==== INFORMATION PROVIDED ====

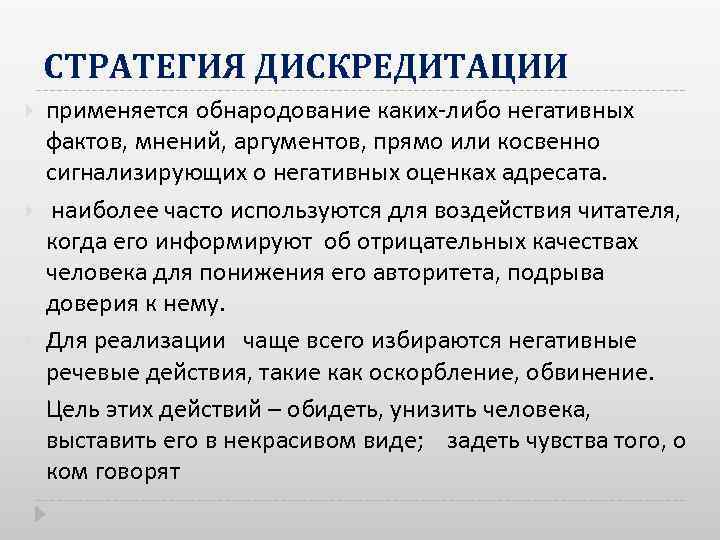 СТРАТЕГИЯ ДИСКРЕДИТАЦИИ

применяется обнародование каких-либо негативных фактов, мнений, аргументов, прямо или косвенно сигнализирующих о негативных оценках адресата.

наиболее часто используются для воздействия читателя, когда его информируют об отрицательных качествах человека для понижения его авторитета, подрыва доверия к нему.

Для реализации чаще всего избираются негативные речевые действия, такие как оскорбление, обвинение. Цель этих действий – обидеть, унизить человека, выставить его в некрасивом виде; задеть чувства того, о ком говорят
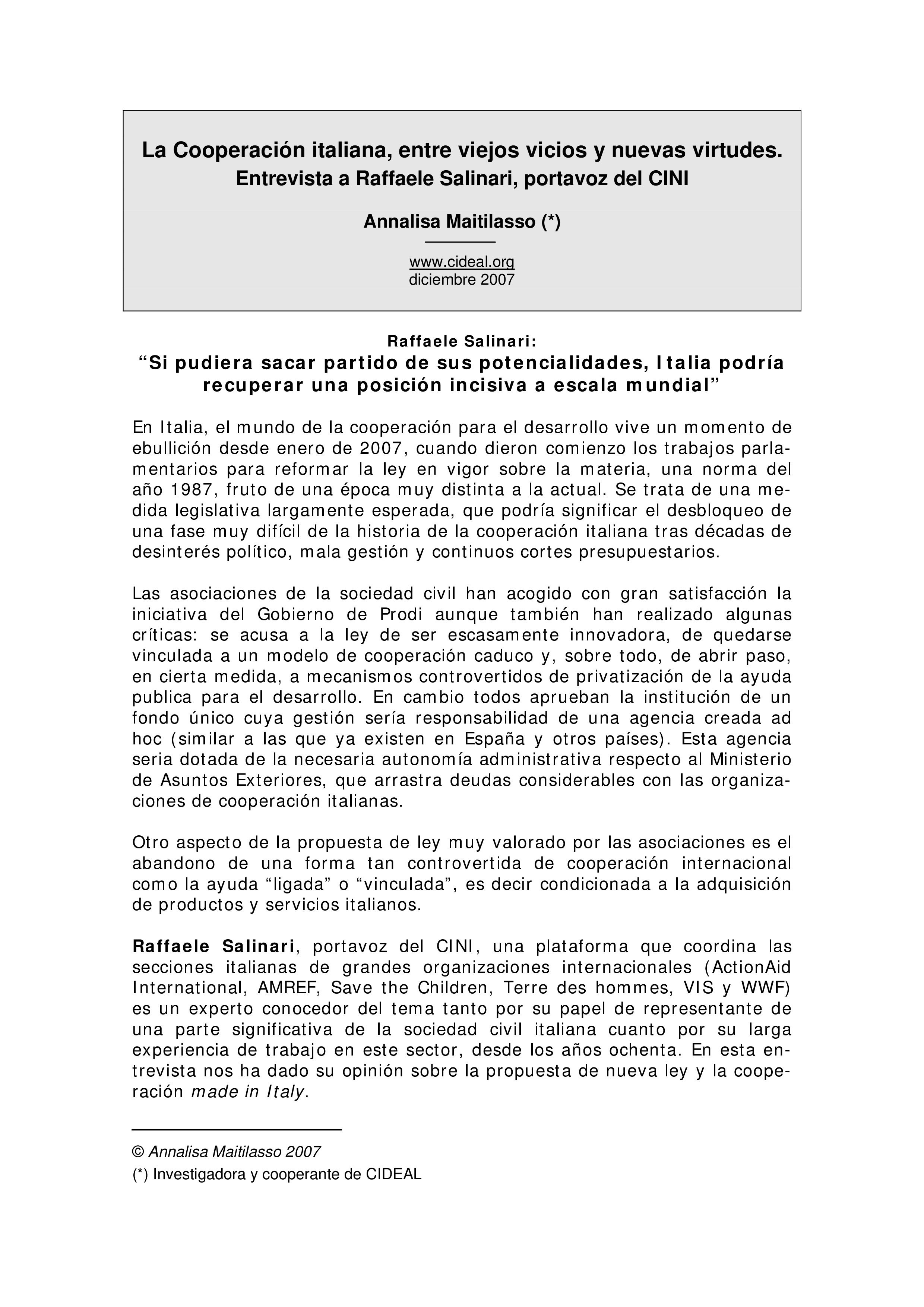 La Cooperación italiana, entre viejos vicios y nuevas virtudes.
Entrevista a Raffaele Salinari, portavoz del CINI

Annalisa Maitilasso (*)

www.cideal.org
diciembre 2007

Raffaele Salinari:
“Si pudiera sacar partido de sus potencialidades, Italia podría recuperar una posición incisiva a escala mundial”

En Italia, el mundo de la cooperación para el desarrollo vive un momento de ebullición desde enero de 2007, cuando dieron comienzo los trabajos parlamentarios para reformar la ley en vigor sobre la materia, una norma del año 1987, fruto de una época muy distinta a la actual. Se trata de una medida legislativa largamente esperada, que podría significar el desbloqueo de una fase muy difícil de la historia de la cooperación italiana tras décadas de desinterés político, mala gestión y continuos cortes presupuestarios.

Las asociaciones de la sociedad civil han acogido con gran satisfacción la iniciativa del Gobierno de Prodi aunque también han realizado algunas críticas: se acusa a la ley de ser escasamente innovadora, de quedarse vinculada a un modelo de cooperación caduco y, sobre todo, de abrir paso, en cierta medida, a mecanismos controvertidos de privatización de la ayuda publica para el desarrollo. En cambio todos aprueban la institución de un fondo único cuya gestión sería responsabilidad de una agencia creada ad hoc (similar a las que ya existen en España y otros países). Esta agencia seria dotada de la necesaria autonomía administrativa respecto al Ministerio de Asuntos Exteriores, que arrastra deudas considerables con las organizaciones de cooperación italianas.

Otro aspecto de la propuesta de ley muy valorado por las asociaciones es el abandono de una forma tan controvertida de cooperación internacional como la ayuda “ligada” o “vinculada”, es decir condicionada a la adquisición de productos y servicios italianos.

Raffaele Salinari, portavoz del CINI, una plataforma que coordina las secciones italianas de grandes organizaciones internacionales (ActionAid International, AMREF, Save the Children, Terre des hommes, VIS y WWF) es un experto conocedor del tema tanto por su papel de representante de una parte significativa de la sociedad civil italiana cuanto por su larga experiencia de trabajo en este sector, desde los años ochenta. En esta entrevista nos ha dado su opinión sobre la propuesta de nueva ley y la cooperación made in Italy.

© Annalisa Maitilasso 2007
(*) Investigadora y cooperante de CIDEAL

====

## REQUIRED WORK
If a line in the records has the word "Maitilasso", copy that line.

## OUTPUT FOR THIS TASK
Annalisa Maitilasso (*)
© Annalisa Maitilasso 2007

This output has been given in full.